Please recast the records below as a Markdown table with the columns Row and Line, starting with and including the line with "How large is" and continuing through the end of the records. Skip blank lines and leave the pictures out.

Spatial data with pictures:
········

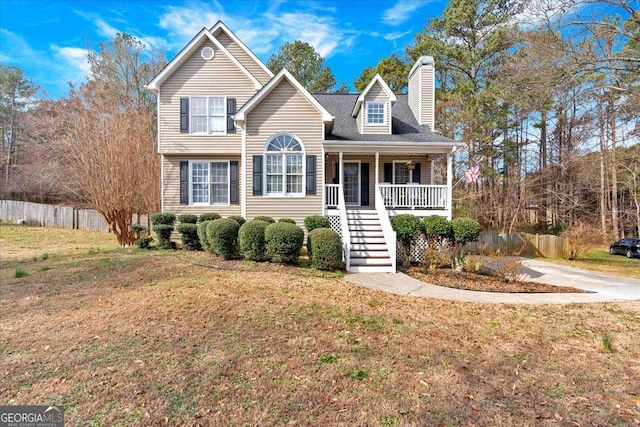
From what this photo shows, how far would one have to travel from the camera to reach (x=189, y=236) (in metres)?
12.0

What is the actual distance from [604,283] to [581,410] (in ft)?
27.2

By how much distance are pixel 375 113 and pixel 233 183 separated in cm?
661

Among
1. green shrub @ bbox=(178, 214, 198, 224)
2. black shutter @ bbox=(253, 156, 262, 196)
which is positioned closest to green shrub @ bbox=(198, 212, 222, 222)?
green shrub @ bbox=(178, 214, 198, 224)

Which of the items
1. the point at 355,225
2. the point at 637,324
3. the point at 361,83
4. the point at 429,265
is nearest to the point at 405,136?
the point at 355,225

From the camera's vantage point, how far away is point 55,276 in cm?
847

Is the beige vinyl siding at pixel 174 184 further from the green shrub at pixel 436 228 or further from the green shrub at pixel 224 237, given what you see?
the green shrub at pixel 436 228

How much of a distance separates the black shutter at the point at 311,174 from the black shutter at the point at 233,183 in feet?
10.9

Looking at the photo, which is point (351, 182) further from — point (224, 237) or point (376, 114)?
point (224, 237)

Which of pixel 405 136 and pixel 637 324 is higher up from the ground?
pixel 405 136

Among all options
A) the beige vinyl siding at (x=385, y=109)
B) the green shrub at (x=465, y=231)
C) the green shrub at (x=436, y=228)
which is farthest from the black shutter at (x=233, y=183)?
the green shrub at (x=465, y=231)

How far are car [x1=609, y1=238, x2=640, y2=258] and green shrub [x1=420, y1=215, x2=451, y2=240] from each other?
15471 mm

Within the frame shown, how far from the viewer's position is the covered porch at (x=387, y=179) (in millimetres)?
12492

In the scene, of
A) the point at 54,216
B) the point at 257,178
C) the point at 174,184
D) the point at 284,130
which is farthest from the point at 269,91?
the point at 54,216

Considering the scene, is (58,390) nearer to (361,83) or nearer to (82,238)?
(82,238)
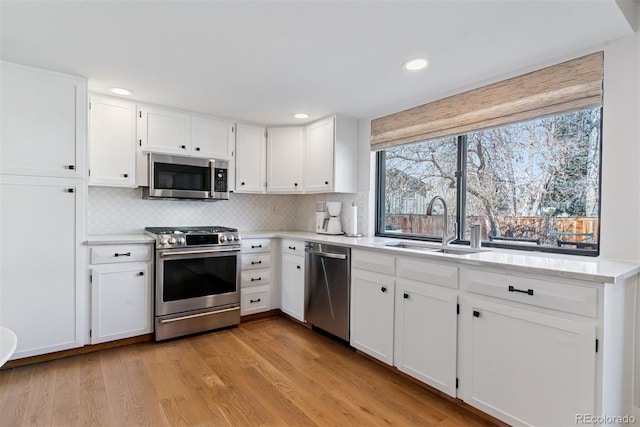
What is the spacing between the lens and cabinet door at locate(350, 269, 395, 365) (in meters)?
2.53

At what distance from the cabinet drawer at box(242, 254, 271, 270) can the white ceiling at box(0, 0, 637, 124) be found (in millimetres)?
1672

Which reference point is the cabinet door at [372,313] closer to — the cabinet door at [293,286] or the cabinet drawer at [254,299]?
the cabinet door at [293,286]

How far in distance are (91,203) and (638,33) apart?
428 cm

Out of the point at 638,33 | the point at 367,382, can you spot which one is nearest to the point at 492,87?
the point at 638,33

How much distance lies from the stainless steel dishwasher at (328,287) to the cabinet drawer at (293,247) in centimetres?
10

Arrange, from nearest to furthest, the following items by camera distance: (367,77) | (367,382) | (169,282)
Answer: (367,382) → (367,77) → (169,282)

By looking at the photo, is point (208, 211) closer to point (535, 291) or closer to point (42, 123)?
point (42, 123)

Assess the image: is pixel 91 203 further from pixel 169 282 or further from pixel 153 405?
pixel 153 405

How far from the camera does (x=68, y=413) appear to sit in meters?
1.98

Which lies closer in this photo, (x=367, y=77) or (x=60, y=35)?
(x=60, y=35)

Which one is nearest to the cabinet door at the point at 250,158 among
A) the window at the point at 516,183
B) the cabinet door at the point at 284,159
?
the cabinet door at the point at 284,159

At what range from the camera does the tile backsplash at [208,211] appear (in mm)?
3322

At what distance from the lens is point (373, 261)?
2.67 metres

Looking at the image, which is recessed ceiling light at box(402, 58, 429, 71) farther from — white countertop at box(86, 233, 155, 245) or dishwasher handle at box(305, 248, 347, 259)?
white countertop at box(86, 233, 155, 245)
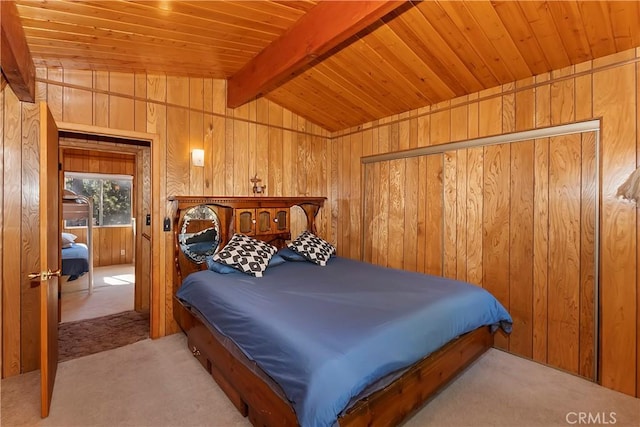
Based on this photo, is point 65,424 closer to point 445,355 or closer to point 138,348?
point 138,348

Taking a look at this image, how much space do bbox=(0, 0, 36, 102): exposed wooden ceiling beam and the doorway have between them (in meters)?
0.61

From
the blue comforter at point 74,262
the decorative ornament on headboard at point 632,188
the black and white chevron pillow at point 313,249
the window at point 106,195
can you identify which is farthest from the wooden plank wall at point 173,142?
the window at point 106,195

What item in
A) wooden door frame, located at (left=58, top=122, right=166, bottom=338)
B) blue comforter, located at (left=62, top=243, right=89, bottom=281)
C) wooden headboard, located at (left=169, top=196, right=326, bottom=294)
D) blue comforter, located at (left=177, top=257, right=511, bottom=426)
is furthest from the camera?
blue comforter, located at (left=62, top=243, right=89, bottom=281)

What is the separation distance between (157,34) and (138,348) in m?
2.78

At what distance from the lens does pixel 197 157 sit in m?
3.30

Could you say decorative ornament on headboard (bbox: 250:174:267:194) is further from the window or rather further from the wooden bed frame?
the window

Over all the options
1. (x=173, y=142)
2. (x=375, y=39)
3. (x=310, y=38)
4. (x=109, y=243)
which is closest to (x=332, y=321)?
(x=310, y=38)

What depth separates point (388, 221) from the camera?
3.78m

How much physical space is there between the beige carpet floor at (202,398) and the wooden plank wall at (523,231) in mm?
365

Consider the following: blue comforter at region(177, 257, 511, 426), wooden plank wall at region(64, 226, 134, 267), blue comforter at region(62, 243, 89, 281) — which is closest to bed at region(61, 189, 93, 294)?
blue comforter at region(62, 243, 89, 281)

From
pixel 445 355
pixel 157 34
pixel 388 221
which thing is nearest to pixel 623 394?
pixel 445 355

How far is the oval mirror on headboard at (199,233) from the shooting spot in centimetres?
325

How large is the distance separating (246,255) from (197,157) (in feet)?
4.13

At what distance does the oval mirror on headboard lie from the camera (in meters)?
3.25
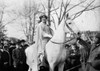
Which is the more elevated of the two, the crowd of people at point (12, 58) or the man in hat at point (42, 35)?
the man in hat at point (42, 35)

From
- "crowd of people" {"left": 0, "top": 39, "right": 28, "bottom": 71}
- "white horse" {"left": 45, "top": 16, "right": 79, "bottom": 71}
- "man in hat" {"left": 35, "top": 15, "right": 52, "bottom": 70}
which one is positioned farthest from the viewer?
"crowd of people" {"left": 0, "top": 39, "right": 28, "bottom": 71}

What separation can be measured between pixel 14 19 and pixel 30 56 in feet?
84.2

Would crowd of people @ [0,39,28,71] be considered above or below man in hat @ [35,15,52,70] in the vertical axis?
below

········

● EXERCISE OUTPUT
| Row | Line |
|---|---|
| 1 | How large is the distance separating (246,255) from (197,157) (in feet)? |
| 2 | 4.13 |
| 3 | At what distance does the oval mirror on headboard lie from the camera (in meters)? |
| 4 | 3.25 |
| 5 | Which is the more elevated of the two, the crowd of people at point (12, 58) or the man in hat at point (42, 35)? |
| 6 | the man in hat at point (42, 35) |
| 7 | From |
| 8 | - "crowd of people" {"left": 0, "top": 39, "right": 28, "bottom": 71} |
| 9 | - "white horse" {"left": 45, "top": 16, "right": 79, "bottom": 71} |
| 10 | - "man in hat" {"left": 35, "top": 15, "right": 52, "bottom": 70} |
| 11 | which one is positioned farthest from the viewer? |
| 12 | "crowd of people" {"left": 0, "top": 39, "right": 28, "bottom": 71} |
| 13 | What separation can be measured between pixel 14 19 and pixel 30 56 in feet? |
| 14 | 84.2 |
| 15 | Would crowd of people @ [0,39,28,71] be considered above or below man in hat @ [35,15,52,70] in the vertical axis? |
| 16 | below |